- Brief a: Can you set down, word for word, the stretch of the warning letter from "- House of Webster, Inc" through "of Webster, Inc."?

** start of Page **

- House of Webster, Inc
- Issuing Office:
- Dallas District Office
| || |
Department of Health and Human Services
|Public Health Service|
Food and Drug Administration
| ||Dallas District Office|
4040 North Central Expressway
Dallas, Texas 75204-3128
May 3, 2016
John Griffin, President
House of Webster, Inc.
111 South Cherokee Street
Muskogee, Oklahoma 74403
Dear Mr. Griffin:
On December 9 – 14, 2015, the U.S. Food and Drug Administration (FDA) conducted an inspection of your facility located at 1013 North 2nd
Street, Rogers, Arkansas, where you manufacture acidified foods. The inspection revealed serious violations of the regulations for acidified foods, Title 21, Code of Federal Regulations, Part 108, Emergency Permit Control (21 CFR Part 108), Part 114, Acidified Foods, (21 CFR 114), as well as violations of the current Good Manufacturing Practices for Human Food, Part 110 (21 CFR 110). Accordingly, we have determined that your acidified food products are adulterated within the meaning of Section 402(a)(4) of the Federal Food, Drug, and Cosmetic Act (the Act) [21 U.S.C. § 342(a)(4)], in that they have been prepared, packed, or held under insanitary conditions whereby they may have become contaminated with filth, or whereby they may have been rendered injurious to health. You can find the Act and the Acidified Foods regulations through links on FDA’s homepage at http://www.fda.gov
As an acidified food processor, you are required to comply with the Act and the federal regulations relating to processing of acidified foods and current good manufacturing practices. These regulations are described in 21 CFR 108, Emergency Permit Control, 21 CFR 110, GMPs for Human Food, and 21 CFR 114, Acidified Foods. The Emergency Permit Control Regulation was issued, in part, pursuant to Section 404 of the Act (21 U.S.C. § 344). A temporary emergency permit may be required for acidified foods whenever a processor has failed to fulfill the requirements of 21 CFR 108, Subpart B, including registration and filing of process information, and the mandatory requirements of 21 CFR 114.
During our inspection, we observed the following significant violations:
1. Your firm failed to process each acidified food in conformity with at least the scheduled process, as required by 21 CFR 108.25(c)(3)(i). Specifically,
a. Your firm had a scheduled process for “Black Bean and Corn Salsa” that was filed with the FDA on (b)(4), that listed a maximum equilibrium pH of (b)(4), and a hot fill and hold process of (b)(4)°F fill temperature with a (b)(4) hold. (SID #(b)(4)). However, the (b)(4) records which document the temperatures in the kettles used to heat the product before filling and your “Operational Filler Report” which documents the product fill temperature, indicate that you failed to manufacture your “Black Bean and Corn Salsa” according to the scheduled process. On March 17, 2015, you manufactured (b)(4) batches of “Black Bean and Corn Salsa” for which your records indicate that you processed each of the batches to temperatures below the required (b)(4)°F. Also, the recorded fill temperatures for these batches range from (b)(4)°F, below the scheduled fill temperature of (b)(4)°F. Additionally, there are no records that indicate the hold time after filling for any of these batches.

** end of Page **

- Brief b: Would you recast the stretch of the records from the line containing "What is the distance at" through the end of the records as a numbered list, leaving out any blank lines?

** start of Input rows **

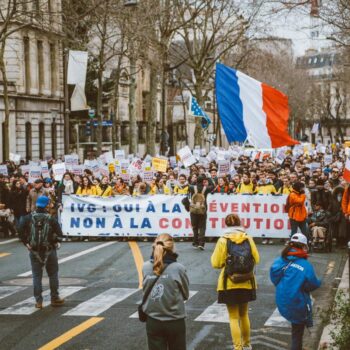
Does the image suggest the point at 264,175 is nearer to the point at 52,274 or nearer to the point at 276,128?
the point at 276,128

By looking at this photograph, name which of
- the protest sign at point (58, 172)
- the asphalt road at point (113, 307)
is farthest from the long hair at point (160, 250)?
the protest sign at point (58, 172)

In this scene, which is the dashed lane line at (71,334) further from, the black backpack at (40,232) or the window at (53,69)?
the window at (53,69)

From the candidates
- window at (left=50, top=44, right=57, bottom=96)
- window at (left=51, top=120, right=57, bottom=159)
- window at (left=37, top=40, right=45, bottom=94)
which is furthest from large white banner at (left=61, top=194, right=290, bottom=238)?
window at (left=50, top=44, right=57, bottom=96)

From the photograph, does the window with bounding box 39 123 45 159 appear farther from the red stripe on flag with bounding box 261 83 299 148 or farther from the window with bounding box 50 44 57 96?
the red stripe on flag with bounding box 261 83 299 148

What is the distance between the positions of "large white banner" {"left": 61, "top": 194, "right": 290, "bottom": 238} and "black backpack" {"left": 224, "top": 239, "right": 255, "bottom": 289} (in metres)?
10.9

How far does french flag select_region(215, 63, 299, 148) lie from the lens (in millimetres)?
18047

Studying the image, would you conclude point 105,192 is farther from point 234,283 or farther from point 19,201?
point 234,283

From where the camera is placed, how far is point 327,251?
18594mm

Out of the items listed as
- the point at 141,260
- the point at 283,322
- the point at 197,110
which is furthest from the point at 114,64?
the point at 283,322

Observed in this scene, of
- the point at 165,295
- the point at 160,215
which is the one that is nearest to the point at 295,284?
the point at 165,295

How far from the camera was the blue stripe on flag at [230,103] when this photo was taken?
18.0 metres

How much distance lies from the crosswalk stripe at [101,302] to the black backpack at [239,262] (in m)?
3.12

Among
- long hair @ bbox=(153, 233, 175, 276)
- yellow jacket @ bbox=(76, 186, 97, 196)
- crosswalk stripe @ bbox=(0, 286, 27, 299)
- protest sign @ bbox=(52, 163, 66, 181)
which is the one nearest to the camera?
long hair @ bbox=(153, 233, 175, 276)

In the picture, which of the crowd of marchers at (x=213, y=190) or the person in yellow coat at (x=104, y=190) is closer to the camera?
the crowd of marchers at (x=213, y=190)
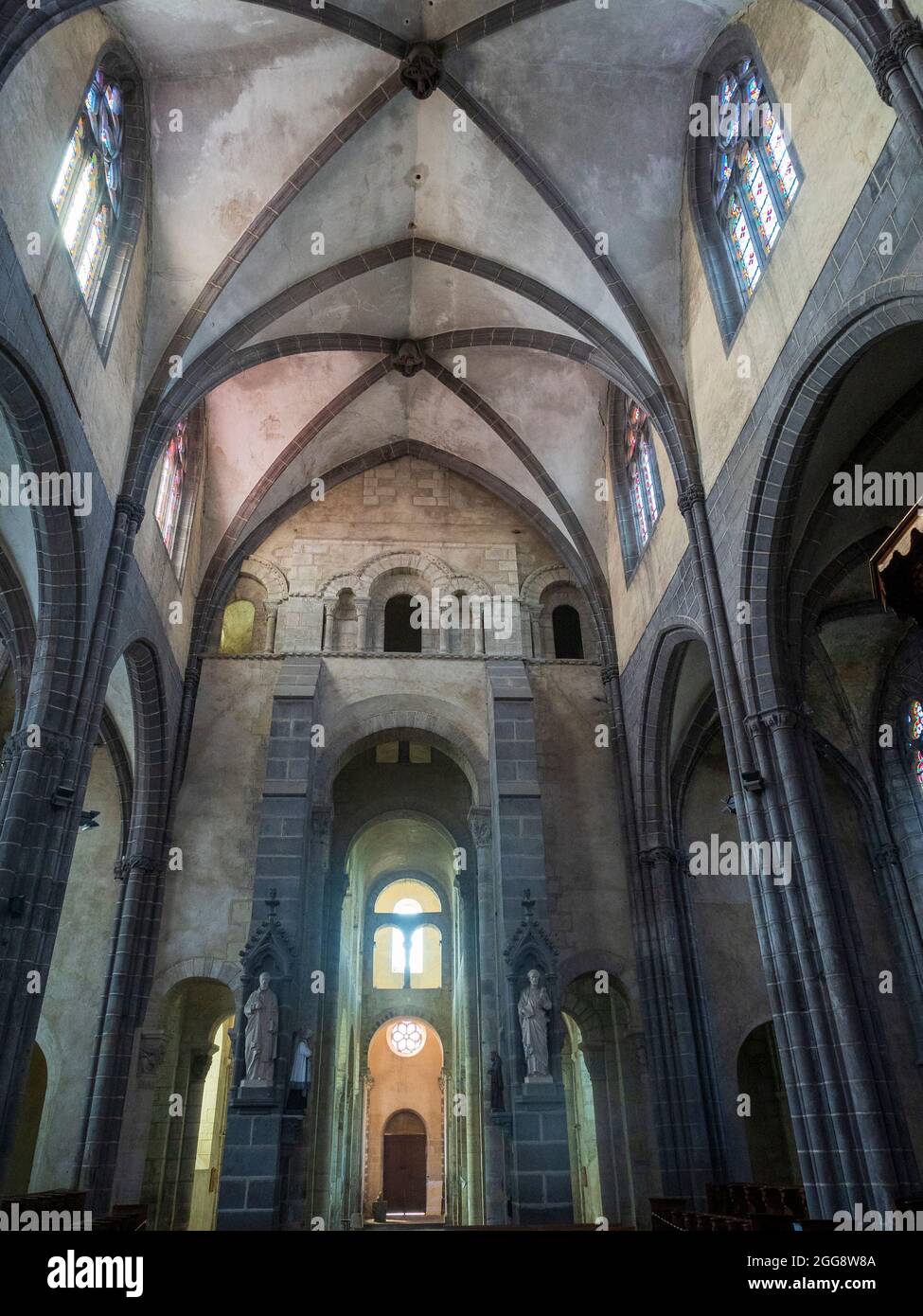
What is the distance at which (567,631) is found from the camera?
62.1 feet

** end of Input rows **

- Finished answer a:
- House of Webster, Inc
- Issuing Office:
- Dallas District Office
| || |
Department of Health and Human Services
|Public Health Service|
Food and Drug Administration
| ||Dallas District Office|
4040 North Central Expressway
Dallas, Texas 75204-3128
May 3, 2016
John Griffin, President
House of Webster, Inc.

- Finished answer b:
1. What is the distance at which (567,631) is found from the camera?
2. 62.1 feet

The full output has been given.